Miró Sebastián en la dirección que le indicaba discretamente y pudo verlos sobre los caballos, dirigiendo la patrulla:

—¡Carvajal y Montilla!

El marqués y el obrajero disputaban acaloradamente. No parecían muy de acuerdo en cómo llevar aquellos asuntos.

Sebastián y Umina se consultaron con los ojos, alarmados.

—O sea, que son ellos quienes acamparán ahí afuera, en las terrazas —dijo la joven.

A su alrededor, cerca del altar mayor, el sacerdote estaba dando por concluido el funeral mientras los deudos se disponían a armar el duelo y el acompañamiento del cadáver.

Un fraile empezó a arrear a los más rezagados, para cerrar la iglesia. Trataba de enfilarlos hacia la salida, donde Carvajal y Montilla vigilaban desde sus monturas, flanqueados por sus milicianos armados. Iba a llegarles también a ellos el turno de abandonar el templo.

En tal situación de peligro, Umina hizo algo sorprendente. Entabló conversación con un matrimonio de indios de los que integraban el duelo. Sebastián la miraba inquieto, y su temor aumentó a medida que se acercaban a la puerta. No parecían menos asombrados y recelosos aquellos dos naturales, al escuchar lo que les iba diciendo la mestiza en su idioma. Hasta que la joven les deslizó unas monedas. De inmediato, se quitaron los rebozos con los que se cubrían para entregárselos.

—Póntelo, rápido —dijo ella pasándole uno a Sebastián mientras ella se echaba encima el otro.

Tomó luego el cirio encendido que llevaba el indio, se lo dio al ingeniero y le dijo al oído:

—Agacha la cabeza, suéltate la coleta, échate el pelo por la cara y haz lo mismo que yo.

La mestiza lo agarró del brazo y lo obligó a unirse, de grado o por la fuerza, al cortejo fúnebre que acompañaba el cuerpo del difunto. Y tan pronto estuvo en medio de aquella comitiva rompió a llorar de un modo tan desgarrador que se la habría tomado por su viuda.

Siguió asombrándose Fonseca, al constatar las extrañas relaciones de Umina con el culto católico, que la impulsaba a cometer en las iglesias todo tipo de excesos indumentarios. Pero tuvo buen cuidado de seguir su advertencia, e imitarla en la medida de sus mucho más menguadas posibilidades.

Pasaron así mezclados entre indias que se mesaban los cabellos, lloraban a moco tendido y lanzaban unos lamentos que conmovían hasta lo más hondo. Mientras, los hombres acompañaban el cortejo con su vela en la mano, abatidos y cabizbajos.

Anduvieron hasta perder de vista toda traza del convento y llegar a un puente sobre el río que cruzaron los porteadores para transportar el cadáver al otro lado.
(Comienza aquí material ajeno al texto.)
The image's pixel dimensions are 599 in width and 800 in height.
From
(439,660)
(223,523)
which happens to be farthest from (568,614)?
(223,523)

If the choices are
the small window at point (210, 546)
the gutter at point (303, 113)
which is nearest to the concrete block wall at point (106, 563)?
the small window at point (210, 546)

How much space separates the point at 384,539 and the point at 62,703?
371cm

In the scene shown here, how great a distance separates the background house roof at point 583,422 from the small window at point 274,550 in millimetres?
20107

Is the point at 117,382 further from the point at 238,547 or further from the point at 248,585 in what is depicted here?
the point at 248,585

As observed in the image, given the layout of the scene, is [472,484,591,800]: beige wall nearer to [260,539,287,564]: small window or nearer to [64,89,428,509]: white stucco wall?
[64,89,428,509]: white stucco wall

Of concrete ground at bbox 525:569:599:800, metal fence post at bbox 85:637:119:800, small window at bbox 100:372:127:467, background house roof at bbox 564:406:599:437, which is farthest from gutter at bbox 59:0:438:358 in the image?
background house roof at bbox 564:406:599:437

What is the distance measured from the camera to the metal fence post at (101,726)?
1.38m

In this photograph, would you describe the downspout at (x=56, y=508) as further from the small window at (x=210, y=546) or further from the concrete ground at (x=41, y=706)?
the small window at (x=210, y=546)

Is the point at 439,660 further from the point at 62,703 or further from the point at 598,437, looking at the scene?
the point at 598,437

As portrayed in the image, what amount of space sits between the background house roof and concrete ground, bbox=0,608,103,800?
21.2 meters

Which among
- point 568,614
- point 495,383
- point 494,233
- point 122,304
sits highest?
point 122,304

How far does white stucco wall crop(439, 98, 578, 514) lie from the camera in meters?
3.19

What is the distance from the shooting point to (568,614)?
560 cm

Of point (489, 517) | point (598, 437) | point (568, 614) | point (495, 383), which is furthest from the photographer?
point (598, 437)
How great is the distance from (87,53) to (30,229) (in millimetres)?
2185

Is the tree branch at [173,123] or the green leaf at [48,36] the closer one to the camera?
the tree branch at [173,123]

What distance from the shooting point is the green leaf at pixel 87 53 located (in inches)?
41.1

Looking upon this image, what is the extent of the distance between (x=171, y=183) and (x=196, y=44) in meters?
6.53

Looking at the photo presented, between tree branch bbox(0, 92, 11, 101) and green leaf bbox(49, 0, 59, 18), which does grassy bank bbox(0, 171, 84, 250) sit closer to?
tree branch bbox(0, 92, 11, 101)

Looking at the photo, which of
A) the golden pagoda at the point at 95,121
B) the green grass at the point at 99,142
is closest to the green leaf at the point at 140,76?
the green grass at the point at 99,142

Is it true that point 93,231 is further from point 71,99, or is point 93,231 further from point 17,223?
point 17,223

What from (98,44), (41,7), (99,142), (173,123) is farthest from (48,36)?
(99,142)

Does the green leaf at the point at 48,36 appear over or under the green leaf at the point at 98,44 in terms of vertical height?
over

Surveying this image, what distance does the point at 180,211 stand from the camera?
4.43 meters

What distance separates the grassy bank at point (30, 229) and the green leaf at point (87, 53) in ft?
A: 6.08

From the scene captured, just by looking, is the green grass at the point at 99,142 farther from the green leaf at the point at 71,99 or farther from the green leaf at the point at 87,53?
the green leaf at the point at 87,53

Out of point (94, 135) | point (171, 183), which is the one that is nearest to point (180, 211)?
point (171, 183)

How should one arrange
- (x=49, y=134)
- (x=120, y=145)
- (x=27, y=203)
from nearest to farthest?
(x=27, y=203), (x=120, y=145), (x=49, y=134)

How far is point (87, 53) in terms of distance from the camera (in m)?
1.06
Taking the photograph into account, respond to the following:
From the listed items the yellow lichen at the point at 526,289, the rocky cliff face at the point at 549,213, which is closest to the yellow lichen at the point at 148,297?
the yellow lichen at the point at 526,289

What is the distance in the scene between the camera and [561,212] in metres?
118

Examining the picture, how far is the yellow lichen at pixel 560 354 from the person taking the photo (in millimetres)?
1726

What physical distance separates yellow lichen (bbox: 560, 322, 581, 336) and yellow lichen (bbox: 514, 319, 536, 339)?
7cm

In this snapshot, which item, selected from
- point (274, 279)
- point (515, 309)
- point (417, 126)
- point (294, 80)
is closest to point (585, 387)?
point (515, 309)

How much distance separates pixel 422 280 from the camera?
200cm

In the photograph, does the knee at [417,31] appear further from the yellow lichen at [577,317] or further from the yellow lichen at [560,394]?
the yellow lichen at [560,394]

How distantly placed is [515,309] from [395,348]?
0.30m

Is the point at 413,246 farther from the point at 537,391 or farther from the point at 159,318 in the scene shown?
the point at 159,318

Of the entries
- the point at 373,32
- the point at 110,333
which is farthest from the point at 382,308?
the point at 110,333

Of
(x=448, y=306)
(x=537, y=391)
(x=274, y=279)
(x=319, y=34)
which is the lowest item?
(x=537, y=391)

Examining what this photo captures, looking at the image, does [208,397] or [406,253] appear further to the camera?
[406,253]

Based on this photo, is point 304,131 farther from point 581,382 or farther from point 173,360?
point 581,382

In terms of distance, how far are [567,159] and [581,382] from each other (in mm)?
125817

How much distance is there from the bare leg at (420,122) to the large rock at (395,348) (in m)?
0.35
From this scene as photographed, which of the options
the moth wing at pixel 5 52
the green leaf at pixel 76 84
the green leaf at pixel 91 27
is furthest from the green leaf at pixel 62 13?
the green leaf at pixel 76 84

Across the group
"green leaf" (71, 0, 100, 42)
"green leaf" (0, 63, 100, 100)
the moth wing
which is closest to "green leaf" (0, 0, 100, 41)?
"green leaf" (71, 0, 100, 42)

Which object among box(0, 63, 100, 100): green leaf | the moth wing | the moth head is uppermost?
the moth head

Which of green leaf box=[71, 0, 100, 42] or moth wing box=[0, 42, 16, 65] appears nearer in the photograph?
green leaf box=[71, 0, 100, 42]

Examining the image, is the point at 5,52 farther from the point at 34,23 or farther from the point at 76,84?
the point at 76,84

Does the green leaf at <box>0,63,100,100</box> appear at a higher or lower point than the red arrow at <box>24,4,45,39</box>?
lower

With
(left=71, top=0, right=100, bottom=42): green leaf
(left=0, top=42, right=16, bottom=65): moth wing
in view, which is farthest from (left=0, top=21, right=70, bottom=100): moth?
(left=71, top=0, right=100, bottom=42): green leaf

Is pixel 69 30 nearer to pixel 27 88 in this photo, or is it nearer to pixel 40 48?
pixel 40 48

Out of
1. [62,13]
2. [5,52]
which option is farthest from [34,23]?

Por el contrario, la mayor parte de las mujeres se quedaron en la misma orilla, dejaron de llorar, se enjugaron las lágrimas y rodearon a un individuo vestido de negro y subido en el pretil. Les fue dando una moneda a cada una, y a medida que recogían su estipendio se alejaban riendo y alborotando.

—No entiendo, ¿qué es lo que hacen? —se extrañó Sebastián.

—Van a la puerta del hospital, en busca de otro muerto, para llorarlo del mismo modo inconsolable. Son plañideras profesionales.

—¿Y nosotros?

—Nosotros ya hemos tenido bastante muerto por hoy. Vamos a volver a casa dando un rodeo por el otro lado del río. No contamos con ninguna posibilidad de entrar en esa cripta. Y con Carvajal acampado junto al convento, menos todavía. Me temo que él y Montilla andan encima de la presa y hemos perdido la partida. Él tiene autorización para exhumar esa tumba. Nosotros, no.